STATED EXERCISE:
Transcribe the material verbatim in full; the pictures do not belong in the copy.

RECORDS:
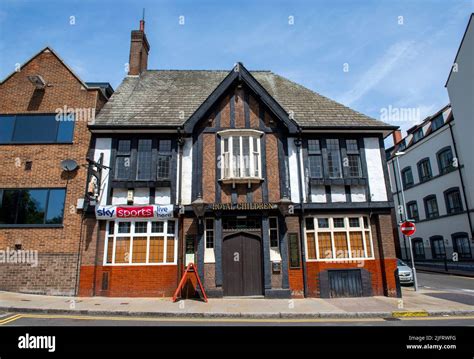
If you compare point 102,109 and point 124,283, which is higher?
point 102,109

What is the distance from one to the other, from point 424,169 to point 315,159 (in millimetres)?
22189

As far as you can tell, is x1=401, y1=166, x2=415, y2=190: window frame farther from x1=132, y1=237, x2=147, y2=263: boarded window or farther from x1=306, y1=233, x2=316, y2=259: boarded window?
x1=132, y1=237, x2=147, y2=263: boarded window

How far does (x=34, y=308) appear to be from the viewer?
9.73 metres

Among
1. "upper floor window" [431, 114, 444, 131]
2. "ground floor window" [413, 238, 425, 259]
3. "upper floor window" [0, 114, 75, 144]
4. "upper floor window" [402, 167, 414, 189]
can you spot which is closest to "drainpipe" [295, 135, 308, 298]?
"upper floor window" [0, 114, 75, 144]

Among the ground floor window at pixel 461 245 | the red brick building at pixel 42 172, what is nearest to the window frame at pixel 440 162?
the ground floor window at pixel 461 245

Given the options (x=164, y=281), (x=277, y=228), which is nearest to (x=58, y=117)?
(x=164, y=281)

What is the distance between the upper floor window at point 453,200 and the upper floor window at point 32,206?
1170 inches

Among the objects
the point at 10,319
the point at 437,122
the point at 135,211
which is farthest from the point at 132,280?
the point at 437,122

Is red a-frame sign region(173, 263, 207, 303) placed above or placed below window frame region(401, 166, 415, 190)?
below

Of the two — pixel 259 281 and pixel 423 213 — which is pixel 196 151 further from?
pixel 423 213

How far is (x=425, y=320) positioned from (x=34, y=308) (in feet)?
40.8

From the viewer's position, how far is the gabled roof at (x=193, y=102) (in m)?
14.1

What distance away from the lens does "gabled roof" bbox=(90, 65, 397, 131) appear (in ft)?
46.2

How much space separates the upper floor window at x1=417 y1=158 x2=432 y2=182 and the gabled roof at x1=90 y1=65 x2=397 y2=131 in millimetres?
19098
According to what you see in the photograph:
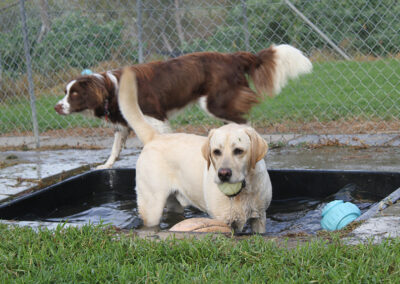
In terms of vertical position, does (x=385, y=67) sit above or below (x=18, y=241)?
above

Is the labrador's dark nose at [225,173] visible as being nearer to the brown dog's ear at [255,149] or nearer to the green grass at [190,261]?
the brown dog's ear at [255,149]

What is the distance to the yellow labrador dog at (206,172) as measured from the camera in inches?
117

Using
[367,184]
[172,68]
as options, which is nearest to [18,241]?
[367,184]

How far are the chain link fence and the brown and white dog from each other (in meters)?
0.40

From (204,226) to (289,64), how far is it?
3.03 metres

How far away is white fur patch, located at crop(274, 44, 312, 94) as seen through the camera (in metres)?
5.44

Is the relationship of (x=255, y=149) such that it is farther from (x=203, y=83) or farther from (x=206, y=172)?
(x=203, y=83)

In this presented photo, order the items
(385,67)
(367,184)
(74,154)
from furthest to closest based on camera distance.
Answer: (385,67) < (74,154) < (367,184)

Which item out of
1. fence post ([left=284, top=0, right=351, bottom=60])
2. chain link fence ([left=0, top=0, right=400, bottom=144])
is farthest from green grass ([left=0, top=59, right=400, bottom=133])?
fence post ([left=284, top=0, right=351, bottom=60])

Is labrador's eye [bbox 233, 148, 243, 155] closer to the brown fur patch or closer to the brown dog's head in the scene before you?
the brown fur patch

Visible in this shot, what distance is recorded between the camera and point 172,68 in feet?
18.2

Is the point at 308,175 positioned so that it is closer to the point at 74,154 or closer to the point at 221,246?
the point at 221,246

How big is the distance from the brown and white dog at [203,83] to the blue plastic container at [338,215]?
2488mm

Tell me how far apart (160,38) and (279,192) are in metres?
4.32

RESPONSE:
If you compare point 102,109 and point 124,283, which is higher?
point 102,109

What is the distance from one to the other, from point 424,169 to point 315,159 (in millimetres)?
22189

As far as you can tell, is x1=401, y1=166, x2=415, y2=190: window frame farther from x1=132, y1=237, x2=147, y2=263: boarded window or farther from x1=306, y1=233, x2=316, y2=259: boarded window?
x1=132, y1=237, x2=147, y2=263: boarded window

How far does (x=34, y=308) appear to be from the viewer?
9.73 metres

Among
1. "upper floor window" [431, 114, 444, 131]
2. "ground floor window" [413, 238, 425, 259]
3. "upper floor window" [0, 114, 75, 144]
4. "upper floor window" [402, 167, 414, 189]
can you spot which is closest to "drainpipe" [295, 135, 308, 298]?
"upper floor window" [0, 114, 75, 144]

Among the ground floor window at pixel 461 245 | the red brick building at pixel 42 172, what is nearest to the window frame at pixel 440 162?
the ground floor window at pixel 461 245

Given the options (x=164, y=281), (x=277, y=228), which is nearest to (x=58, y=117)?
(x=164, y=281)

What is the distance between the upper floor window at point 453,200 and the upper floor window at point 32,206?
1170 inches

Among the objects
the point at 10,319
the point at 437,122
the point at 135,211
which is farthest from the point at 132,280?
the point at 437,122

Is red a-frame sign region(173, 263, 207, 303) placed above or placed below window frame region(401, 166, 415, 190)?
below

Of the two — pixel 259 281 and pixel 423 213 — which is pixel 196 151 further from?
pixel 423 213

How far is (x=425, y=320) positioned from (x=34, y=308) (in feet)?
40.8

From the viewer's position, how far is the gabled roof at (x=193, y=102) (in m)?
14.1

What distance away from the lens does "gabled roof" bbox=(90, 65, 397, 131) appear (in ft)?
46.2

How much space separates the upper floor window at x1=417 y1=158 x2=432 y2=182 and the gabled roof at x1=90 y1=65 x2=397 y2=131 in millimetres?
19098
According to what you see in the photograph:
In terms of vertical position, does (x=385, y=67) sit above or below (x=18, y=241)?
above

Is the labrador's dark nose at [225,173] visible as being nearer to the brown dog's ear at [255,149] or nearer to the green grass at [190,261]?
the brown dog's ear at [255,149]

What is the distance to the yellow labrador dog at (206,172) as measured from the camera in inches?
117

Using
[367,184]
[172,68]
as options, which is nearest to [18,241]?
[367,184]

How far are the chain link fence and the brown and white dog from each other (in meters)?
0.40

From (204,226) to (289,64), how far is it?
3.03 metres

How far away is white fur patch, located at crop(274, 44, 312, 94) as seen through the camera (in metres)?
5.44

Is the relationship of (x=255, y=149) such that it is farther from (x=203, y=83) or farther from (x=206, y=172)?
(x=203, y=83)

In this presented photo, order the items
(385,67)
(367,184)
(74,154)
from furthest to closest based on camera distance.
Answer: (385,67) < (74,154) < (367,184)

Which item out of
1. fence post ([left=284, top=0, right=351, bottom=60])
2. chain link fence ([left=0, top=0, right=400, bottom=144])
is farthest from green grass ([left=0, top=59, right=400, bottom=133])?
fence post ([left=284, top=0, right=351, bottom=60])

Is labrador's eye [bbox 233, 148, 243, 155] closer to the brown fur patch or closer to the brown dog's head in the scene before you?
the brown fur patch

Visible in this shot, what distance is recorded between the camera and point 172,68 in feet?
18.2

Is the point at 308,175 positioned so that it is closer to the point at 74,154 or closer to the point at 221,246?
the point at 221,246

How big is the distance from the brown and white dog at [203,83] to the blue plastic container at [338,215]?
2488mm

Tell me how far apart (160,38) and (279,192) are in metres?
4.32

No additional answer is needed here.